Segment Start: Text shown

Center for Community and Global Health Medicine Abroad

Learning locally, caring globally

Traveling abroad and experiencing medicine in a different country is something most Stritch School of Medicine students are fortunate enough to do through Ignatian Service Immersion and Global health opportunities. Ruben Frescas, MD ’10, MPH, has been traveling the world ever since he took a trip to Guatemala during his time as a medical student at Loyola.

“I have always loved the Loyola motto of caring for the whole person,” said Frescas. “You’re focusing not only on the individual, but also their family, their community. It’s not just disease-driven intervention. That is true no matter where you’re practicing medicine.”

Frescas has worked as a physician in multiple countries, and each place has given him a unique perspective on caring for patients and what really makes a difference in their lives and overall health. 



During his time at Stritch, Frescas went to San Lucas, Guatemala, where he worked with the local community and its resources to help with urgent care and infectious disease issues.

Segment End: Text shown

Tasks ▸
(a) According to the Medicine Abroad text, which country did Ruben Frescas travel to during his time as a medical student at Loyola?
(b) Retype the passage of the Medicine Abroad text starting at "Traveling abroad and" and ending at "and overall health.".

Segment Start: Excerpted records

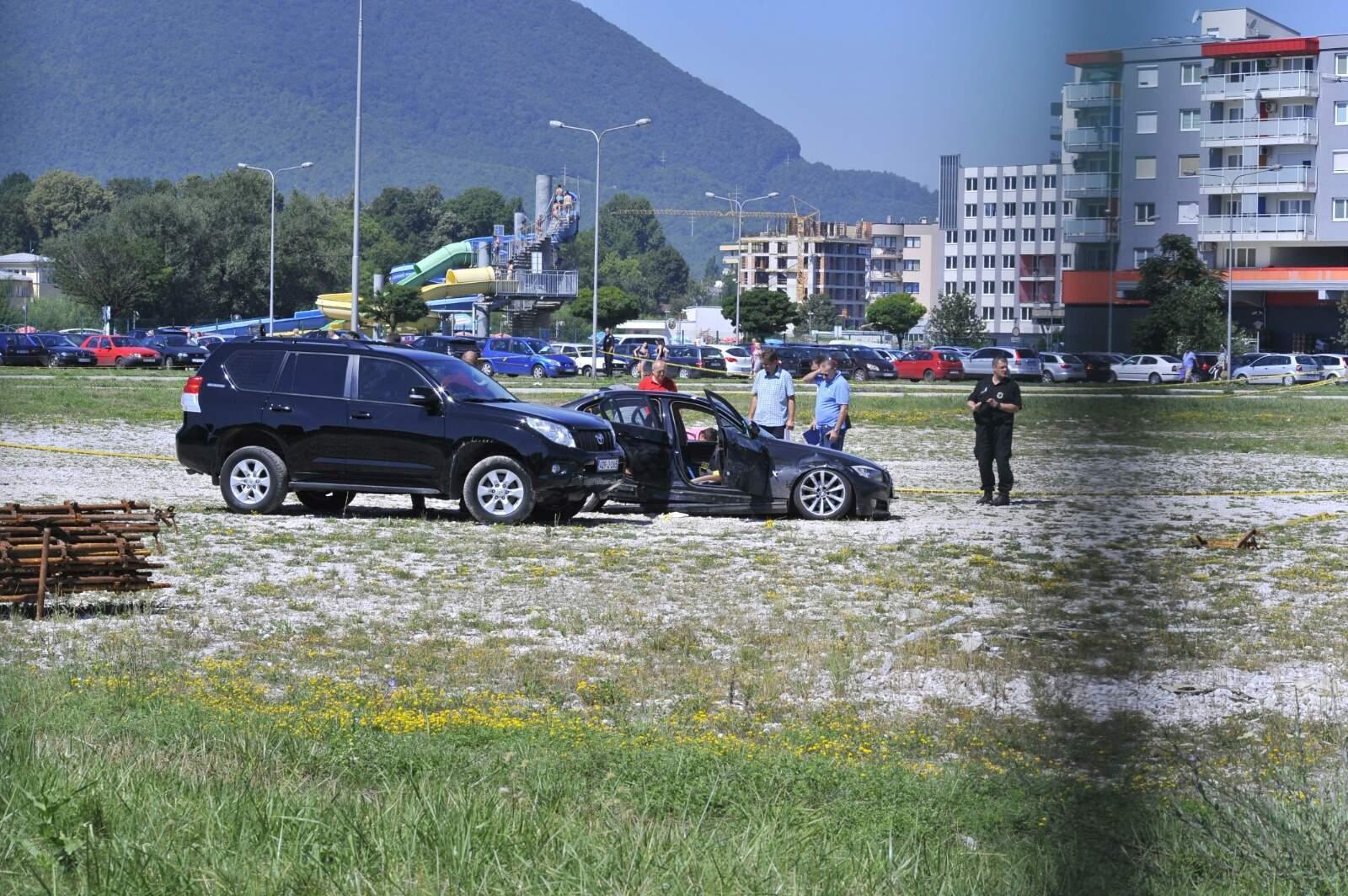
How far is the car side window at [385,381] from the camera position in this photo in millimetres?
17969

Segment End: Excerpted records
Segment Start: Excerpted records

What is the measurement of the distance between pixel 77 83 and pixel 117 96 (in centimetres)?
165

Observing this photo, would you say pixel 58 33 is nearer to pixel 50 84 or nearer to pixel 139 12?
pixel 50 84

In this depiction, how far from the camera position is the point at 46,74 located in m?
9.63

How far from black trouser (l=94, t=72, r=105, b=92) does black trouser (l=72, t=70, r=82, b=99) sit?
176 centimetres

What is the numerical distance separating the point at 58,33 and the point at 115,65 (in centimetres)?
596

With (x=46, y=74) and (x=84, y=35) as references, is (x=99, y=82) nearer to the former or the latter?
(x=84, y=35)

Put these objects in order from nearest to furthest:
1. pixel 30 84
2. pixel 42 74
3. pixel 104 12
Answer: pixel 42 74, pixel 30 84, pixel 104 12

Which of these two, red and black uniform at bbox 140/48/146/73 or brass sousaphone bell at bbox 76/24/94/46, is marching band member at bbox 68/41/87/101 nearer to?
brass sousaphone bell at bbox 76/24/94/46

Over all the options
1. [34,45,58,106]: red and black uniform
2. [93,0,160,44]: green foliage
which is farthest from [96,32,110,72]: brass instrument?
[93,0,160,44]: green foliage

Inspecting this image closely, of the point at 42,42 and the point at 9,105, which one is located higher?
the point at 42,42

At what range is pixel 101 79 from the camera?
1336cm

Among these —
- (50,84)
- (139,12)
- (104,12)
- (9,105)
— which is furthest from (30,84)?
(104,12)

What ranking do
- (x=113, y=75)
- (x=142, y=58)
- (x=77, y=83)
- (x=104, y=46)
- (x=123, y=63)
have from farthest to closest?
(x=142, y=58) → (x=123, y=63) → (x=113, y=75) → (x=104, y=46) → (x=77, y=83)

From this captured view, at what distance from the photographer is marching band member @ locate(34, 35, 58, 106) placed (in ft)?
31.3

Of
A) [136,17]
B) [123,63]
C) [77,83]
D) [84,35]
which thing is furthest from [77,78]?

Segment End: Excerpted records

Problem solutions ▸
(a) Guatemala

(b)
Traveling abroad and experiencing medicine in a different country is something most Stritch School of Medicine students are fortunate enough to do through Ignatian Service Immersion and Global health opportunities. Ruben Frescas, MD ’10, MPH, has been traveling the world ever since he took a trip to Guatemala during his time as a medical student at Loyola.

“I have always loved the Loyola motto of caring for the whole person,” said Frescas. “You’re focusing not only on the individual, but also their family, their community. It’s not just disease-driven intervention. That is true no matter where you’re practicing medicine.”

Frescas has worked as a physician in multiple countries, and each place has given him a unique perspective on caring for patients and what really makes a difference in their lives and overall health.